PORT-AU-PRINCE, Haiti (AP) — An international team of rescuers unearthed a 23-year-old man in good condition from deep beneath the concrete and wooden wreckage of a hotel grocery store Saturday, 11 days after an earthquake crumbled Haiti’s capital.

Dozens of onlookers wearing masks against the stench of the city’s decaying bodies cheered when Rismond Exantus, clad in a black T-shirt and black pants, was carried from a narrow tunnel on a stretcher and placed in an ambulance. He braced one arm with the other.

“I was hungry,” Exantus told The Associated Press from his hospital bed soon after the rescue. “But every night I thought about the revelation that I would survive.”

He said he survived initially by diving under a desk when the rubble started to fall around him. Trapped in such a small space, he had to lie on his back the entire time and survived by drinking cola, beer and cookies.

“I would eat anything I found,” he said. “After the quake, I didn’t know when it was day and when it was night.”

From his hospital bed Saturday, Exantus turned to his family and said, “When you are in a hole, I will try to reach out to you, too.”

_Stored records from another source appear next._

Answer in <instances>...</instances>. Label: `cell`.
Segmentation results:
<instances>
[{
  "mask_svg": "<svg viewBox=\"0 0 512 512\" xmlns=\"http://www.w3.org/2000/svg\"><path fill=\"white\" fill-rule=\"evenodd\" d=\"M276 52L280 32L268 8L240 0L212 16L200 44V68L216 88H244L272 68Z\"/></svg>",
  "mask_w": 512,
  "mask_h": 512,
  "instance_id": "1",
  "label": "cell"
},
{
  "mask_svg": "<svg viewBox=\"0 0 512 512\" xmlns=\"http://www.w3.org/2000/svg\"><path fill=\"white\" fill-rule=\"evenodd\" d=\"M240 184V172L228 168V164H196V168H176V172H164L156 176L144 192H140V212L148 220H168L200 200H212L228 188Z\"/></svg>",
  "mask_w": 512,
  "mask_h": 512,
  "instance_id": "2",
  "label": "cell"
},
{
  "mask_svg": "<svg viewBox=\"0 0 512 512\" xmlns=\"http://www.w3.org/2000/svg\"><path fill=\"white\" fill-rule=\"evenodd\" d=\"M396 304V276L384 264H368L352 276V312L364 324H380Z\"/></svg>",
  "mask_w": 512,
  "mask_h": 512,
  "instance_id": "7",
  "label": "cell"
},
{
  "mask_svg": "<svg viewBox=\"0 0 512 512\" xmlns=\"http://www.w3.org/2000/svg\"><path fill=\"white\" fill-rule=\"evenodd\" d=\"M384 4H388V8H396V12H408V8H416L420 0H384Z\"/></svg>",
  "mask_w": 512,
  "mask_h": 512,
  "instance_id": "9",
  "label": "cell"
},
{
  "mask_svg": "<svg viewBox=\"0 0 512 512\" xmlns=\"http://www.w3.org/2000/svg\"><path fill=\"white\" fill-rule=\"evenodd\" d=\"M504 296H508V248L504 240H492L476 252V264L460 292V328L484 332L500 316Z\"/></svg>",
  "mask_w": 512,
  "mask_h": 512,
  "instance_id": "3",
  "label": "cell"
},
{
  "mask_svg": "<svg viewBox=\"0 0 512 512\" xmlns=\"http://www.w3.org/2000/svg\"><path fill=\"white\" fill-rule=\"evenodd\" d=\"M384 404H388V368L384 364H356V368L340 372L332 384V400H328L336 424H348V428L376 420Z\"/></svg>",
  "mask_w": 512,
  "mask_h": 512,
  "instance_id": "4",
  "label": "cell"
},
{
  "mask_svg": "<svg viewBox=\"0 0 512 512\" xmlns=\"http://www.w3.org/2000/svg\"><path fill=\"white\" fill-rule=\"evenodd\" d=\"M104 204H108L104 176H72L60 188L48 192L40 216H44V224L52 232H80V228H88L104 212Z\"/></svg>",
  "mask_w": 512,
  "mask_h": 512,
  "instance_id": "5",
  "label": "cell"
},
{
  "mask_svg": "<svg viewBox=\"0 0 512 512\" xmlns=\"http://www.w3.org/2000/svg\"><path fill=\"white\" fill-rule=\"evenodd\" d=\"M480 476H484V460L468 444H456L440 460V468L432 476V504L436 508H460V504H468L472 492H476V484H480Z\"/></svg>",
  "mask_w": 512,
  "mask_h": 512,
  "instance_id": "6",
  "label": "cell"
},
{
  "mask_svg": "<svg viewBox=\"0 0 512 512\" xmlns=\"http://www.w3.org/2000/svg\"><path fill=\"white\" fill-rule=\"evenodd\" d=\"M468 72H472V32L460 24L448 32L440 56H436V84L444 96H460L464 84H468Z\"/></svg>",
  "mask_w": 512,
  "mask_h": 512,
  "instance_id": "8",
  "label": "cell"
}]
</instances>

Earlier Saturday, the United Nations announced the Haitian government had declared an end to rescue operations. Still, dozens of international teams continued to pick through rubble of the Jan. 12 quake.

“Life doesn’t stop when a government says stop,” said Lt. Col. Christophe Renou, a French Civil Protection official who is part of a team working at the site. “There is still some hope, but it is going to take some luck and God’s help because there are so many destroyed buildings.”

All told, some 132 people have been pulled alive from beneath collapsed buildings by international search-and-rescue teams, she said.

Experts say the chance of saving trapped people begins diminishing after 72 hours.

Meanwhile, hundreds gathered for the funeral of the archbishop of Haiti’s stricken capital Saturday, a rare formal ceremony that captured the collective mourning of a shattered nation where mass graves hold many of the dead.

Only a small number of funerals have taken place since the 7.0-magnitude quake struck, with most people buried anonymously and without ceremony in mass graves on the outskirts of the city. An estimated 200,000 people died, according to Haitian government figures cited by the European Commission. The United Nations said Saturday the government had preliminarily confirmed 111,481 bodies, but that figure does not account for corpses buried by relatives.

While the two-hour ceremony was held for Msgr. Joseph Serge Miot and vicar Charles Benoit, who also perished in the Jan. 12 earthquake, people in the crowd of about 2,000 wept for deeply personal losses.

As many as 200,000 people have fled the city of 2 million, according to the U.S. Agency for International Development. About 609,000 people are homeless in the capital’s metropolitan area, and the United Nations estimates that up to 1 million could leave Haiti’s destroyed cities for rural areas already struggling with extreme poverty.